━━━━━ TEXT SECTION
The work of the milker and the manufacturing of the milk products;
discussions about the quantity of milk, breeding and artificial insemination;
feeding and water; market and globalization.
Editing and dramatization allow the director to frequently change
the point of view about a subject. The spectator becomes witness
of the mixture of admiration and repulsion with which the African
cattle breeders look at the big udders of Swiss high performance
cows. Excess seems suddenly exotic. Shortly afterwards, we see the
enormous herds of rich cattle breeders of the Sahel. Excess plays
also a role here and is recognized by the Africans as such including
the detrimental results for the overused pastures. "We don't
have the same problems," says Amadou Dicko, a cattle breeder
form Burkina Faso, "but everybody has problems."
━━━━━━━━━━
━━━━━ LISTED RECORDS
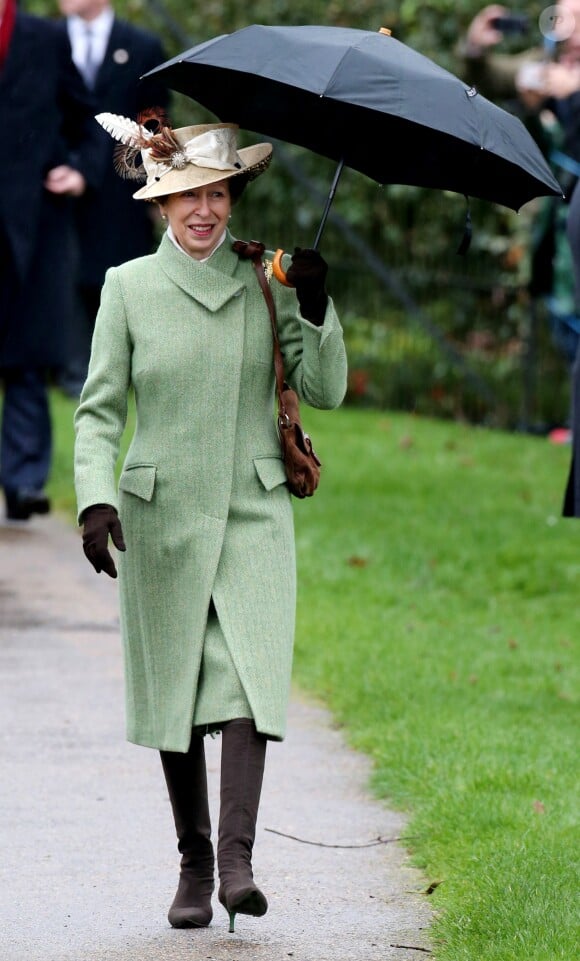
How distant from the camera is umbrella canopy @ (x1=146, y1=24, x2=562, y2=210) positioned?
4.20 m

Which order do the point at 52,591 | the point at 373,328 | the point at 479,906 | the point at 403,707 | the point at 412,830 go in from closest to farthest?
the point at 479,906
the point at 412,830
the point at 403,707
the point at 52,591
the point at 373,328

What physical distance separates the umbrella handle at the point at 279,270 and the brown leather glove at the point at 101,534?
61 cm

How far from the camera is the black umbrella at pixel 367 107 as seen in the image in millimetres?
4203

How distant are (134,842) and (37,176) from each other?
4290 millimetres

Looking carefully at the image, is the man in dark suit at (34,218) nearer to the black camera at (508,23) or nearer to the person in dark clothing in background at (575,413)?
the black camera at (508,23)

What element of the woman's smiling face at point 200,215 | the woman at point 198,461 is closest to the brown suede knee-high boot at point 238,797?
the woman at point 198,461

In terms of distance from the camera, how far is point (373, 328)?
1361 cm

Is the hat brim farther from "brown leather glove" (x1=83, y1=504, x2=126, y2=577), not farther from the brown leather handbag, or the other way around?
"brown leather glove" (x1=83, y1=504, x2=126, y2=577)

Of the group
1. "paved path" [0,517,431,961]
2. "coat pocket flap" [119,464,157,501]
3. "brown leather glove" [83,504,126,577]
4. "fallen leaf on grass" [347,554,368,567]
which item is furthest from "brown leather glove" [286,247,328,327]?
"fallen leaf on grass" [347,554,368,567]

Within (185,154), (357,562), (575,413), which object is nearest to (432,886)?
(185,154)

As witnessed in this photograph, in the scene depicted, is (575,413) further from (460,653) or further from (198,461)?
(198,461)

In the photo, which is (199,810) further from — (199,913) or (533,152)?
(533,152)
━━━━━━━━━━
• [SET PROBLEM 1] In the passage about the cattle-breeding film, condense the paragraph beginning "Editing and dramatization allow the director" into a shorter version that keeps its main facts.
• [SET PROBLEM 2] According to the passage about the cattle-breeding film, what do the African cattle breeders look at with a mixture of admiration and repulsion?
• [SET PROBLEM 3] Pick up the passage about the cattle-breeding film after its last sentence and continue it.

• [TASK ANSWER 1] Editing and dramatization let the director shift the point of view often. African cattle breeders view the big udders of Swiss high-performance cows with both admiration and repulsion, so excess suddenly looks exotic. Then the film shows the huge herds of rich Sahel cattle breeders, where excess also matters and Africans recognize it, along with its harm to overused pastures. Amadou Dicko, a cattle breeder from Burkina Faso, says: "We don't have the same problems, but everybody has problems."

• [TASK ANSWER 2] The big udders of Swiss high-performance cows.

• [TASK ANSWER 3]
Technically,
the director uses all possible levels of conversations during the
encounters in Africa and Switzerland. On the one hand,
there are the excerpts of interviews of the director with the
protagonists. On the other hand, while the filmmakers remain
quietly observing in the background, the direct encounters between
the three cattle breeders from the Sahel and the Swiss farmers
take place. In these instances, they meet in pairs: Boubacar
Sadou Ly, a veterinary trained in Toulouse, founder of the Association
of Cattle Breeders of the Sahel in Burkina Faso, visits the farm
of Bio Farmer Hurter. Amadou Dicko, a rural cattle breeder from
Burkina Faso, meets with Hanspeter Reus, the owner of a cheese
factory, whose ambition is to look for markets to export his
products. Hamadoun Dicko, also from Burkina Faso, but living
in the capital Ouagadougou and the trading city of Bobo Doulasso,
owns several big herds and is paired off with the big farmer
from the Swiss Lake District Hanspeter Heimberg. A central point
is the third level: The exchange, observations and thoughts of
the Africans between them. Threading throughout the film, there
is the shot showing Amadou Dicko and Hamadoun Dicko on the backseat
of the car, observing the countryside and commenting them in
their language. Back in West Africa, curious family members and
fellow cattle breeders are besieging the travelers. Their reminiscences
trigger general merriment that is contagious.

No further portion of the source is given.